O günlerde Yeni Şafak Gazetesi’nde yazıyordum. Önerilerim TOBB Başkanı Rıfat Hisarcıklıoğlu’nun dikkatini çekti ki, görüşmek için davet etti. Her zamanki gibi sorunların projelendirilip çözüme hazır hale getirilme işi Güven Sak hocaya kaldı.
“Faiz yoksa-ortak alın”
“Faize ödeyeceğiniz paranın yarısını ortağınıza ödemeyi göze alın; faizle alacağınız paranın iki katını yeni ortaklarınız size verecektir”

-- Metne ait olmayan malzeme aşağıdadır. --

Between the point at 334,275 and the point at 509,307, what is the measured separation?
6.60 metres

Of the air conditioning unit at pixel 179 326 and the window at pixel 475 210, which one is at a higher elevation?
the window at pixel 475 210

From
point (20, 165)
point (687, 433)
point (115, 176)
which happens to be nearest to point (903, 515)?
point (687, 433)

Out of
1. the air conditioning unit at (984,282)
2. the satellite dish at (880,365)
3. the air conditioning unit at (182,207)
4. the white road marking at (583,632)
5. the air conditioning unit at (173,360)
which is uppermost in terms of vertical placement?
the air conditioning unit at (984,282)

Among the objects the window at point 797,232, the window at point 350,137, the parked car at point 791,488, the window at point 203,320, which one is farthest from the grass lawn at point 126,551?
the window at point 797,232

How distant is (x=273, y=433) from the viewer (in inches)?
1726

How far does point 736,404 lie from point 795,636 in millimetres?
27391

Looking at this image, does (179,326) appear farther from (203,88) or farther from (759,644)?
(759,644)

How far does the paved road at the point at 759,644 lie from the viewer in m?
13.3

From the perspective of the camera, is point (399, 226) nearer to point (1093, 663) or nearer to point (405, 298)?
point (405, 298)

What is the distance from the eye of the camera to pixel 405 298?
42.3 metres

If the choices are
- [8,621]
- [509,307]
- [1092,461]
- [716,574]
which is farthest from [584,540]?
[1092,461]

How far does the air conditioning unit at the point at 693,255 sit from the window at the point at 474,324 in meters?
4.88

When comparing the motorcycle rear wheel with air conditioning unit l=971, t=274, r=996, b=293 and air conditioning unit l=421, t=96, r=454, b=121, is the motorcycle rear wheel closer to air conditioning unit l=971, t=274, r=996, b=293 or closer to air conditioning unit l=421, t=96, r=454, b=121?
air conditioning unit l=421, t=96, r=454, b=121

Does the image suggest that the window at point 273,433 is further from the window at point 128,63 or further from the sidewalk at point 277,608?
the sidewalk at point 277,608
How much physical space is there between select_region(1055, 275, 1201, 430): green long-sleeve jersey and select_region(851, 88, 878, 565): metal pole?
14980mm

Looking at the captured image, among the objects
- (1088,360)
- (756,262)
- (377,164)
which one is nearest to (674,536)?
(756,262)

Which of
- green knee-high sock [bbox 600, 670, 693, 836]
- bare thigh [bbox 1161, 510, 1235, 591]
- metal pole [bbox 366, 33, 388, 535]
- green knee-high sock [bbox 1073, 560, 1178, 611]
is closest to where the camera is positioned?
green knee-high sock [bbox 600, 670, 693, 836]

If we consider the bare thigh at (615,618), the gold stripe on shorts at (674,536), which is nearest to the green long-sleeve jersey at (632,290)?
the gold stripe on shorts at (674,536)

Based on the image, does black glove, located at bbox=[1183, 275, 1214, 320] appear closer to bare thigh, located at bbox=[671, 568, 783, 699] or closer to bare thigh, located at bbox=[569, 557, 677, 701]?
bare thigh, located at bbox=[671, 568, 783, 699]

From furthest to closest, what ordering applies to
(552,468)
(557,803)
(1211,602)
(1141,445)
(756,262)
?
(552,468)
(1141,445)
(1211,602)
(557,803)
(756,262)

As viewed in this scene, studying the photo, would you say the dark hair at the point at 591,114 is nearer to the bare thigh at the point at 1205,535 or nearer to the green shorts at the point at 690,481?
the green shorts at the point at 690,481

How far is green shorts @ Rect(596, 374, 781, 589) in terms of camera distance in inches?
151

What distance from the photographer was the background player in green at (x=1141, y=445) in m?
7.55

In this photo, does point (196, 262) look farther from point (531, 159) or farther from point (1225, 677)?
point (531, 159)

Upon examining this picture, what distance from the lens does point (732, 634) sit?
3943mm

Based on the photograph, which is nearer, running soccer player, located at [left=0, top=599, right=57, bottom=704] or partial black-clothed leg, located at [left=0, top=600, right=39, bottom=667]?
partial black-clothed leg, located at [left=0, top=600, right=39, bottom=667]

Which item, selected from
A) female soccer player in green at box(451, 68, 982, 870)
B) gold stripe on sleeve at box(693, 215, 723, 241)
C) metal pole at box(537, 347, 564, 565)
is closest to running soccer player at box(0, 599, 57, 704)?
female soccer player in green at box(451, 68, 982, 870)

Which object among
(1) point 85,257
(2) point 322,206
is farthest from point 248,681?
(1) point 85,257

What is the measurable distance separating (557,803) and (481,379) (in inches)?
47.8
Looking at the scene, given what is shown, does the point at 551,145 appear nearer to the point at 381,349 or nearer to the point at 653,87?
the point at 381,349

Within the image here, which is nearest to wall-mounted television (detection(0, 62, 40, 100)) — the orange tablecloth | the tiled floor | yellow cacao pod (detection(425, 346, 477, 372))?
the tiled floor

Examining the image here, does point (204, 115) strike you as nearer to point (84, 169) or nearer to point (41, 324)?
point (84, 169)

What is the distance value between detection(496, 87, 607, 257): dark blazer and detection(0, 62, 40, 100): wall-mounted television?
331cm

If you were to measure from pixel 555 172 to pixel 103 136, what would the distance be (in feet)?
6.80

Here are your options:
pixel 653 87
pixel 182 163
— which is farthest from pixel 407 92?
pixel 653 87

Kısaca sermaye piyasaları çalışsın dedik.
Bu ana felsefe ile Güven Sak Bey “Halka Arz Seferberliği” projesini oluşturdu. SPK ve İMKB (Şimdi BİST) işin içine alınarak gonk töreni yapıldı.
SPK ve İMKB, projenin fikir sahibi olmama rağmen beni toplantıya bile davet etmediler. Allahtan TOBB Başkanı Rıfat Hisarcıklıoğlu vardı ve kontenjanından toplantıya davet etti. Hatta programın konuşmacıları arasında bile yoktum. Salonun taa arka tarafında fikir sahibi olarak öylece oturdum. Rıfat Bey “Bak Kahveci senin için buradayız” diyene kadar kimse orada olduğumu bile bilmiyordu.
SPK ve IMKB ile pek aram yoktu. Borsada küçük ortakların haklarının korunmadığı noktasında sert eleştirilerim oluyordu. “Yatırımcı borsadan kaçıyor, bunun uzun vadeli olumsuz etkileri çok ağır olacak” diyordum. O günlerde, “Gizli bir el ekonomiyi sadece faize bağlıyor, bu tuzağa düşmemeliyiz” diyordum.
Ve halka arz seferberliği başladı.
Satılan 52 şirketin 42’si ya battı ya da ana pazarlardan düştü. -Halka Arz Seferberliği- döndü mü size “Halkı Soyma Seferberliğine”.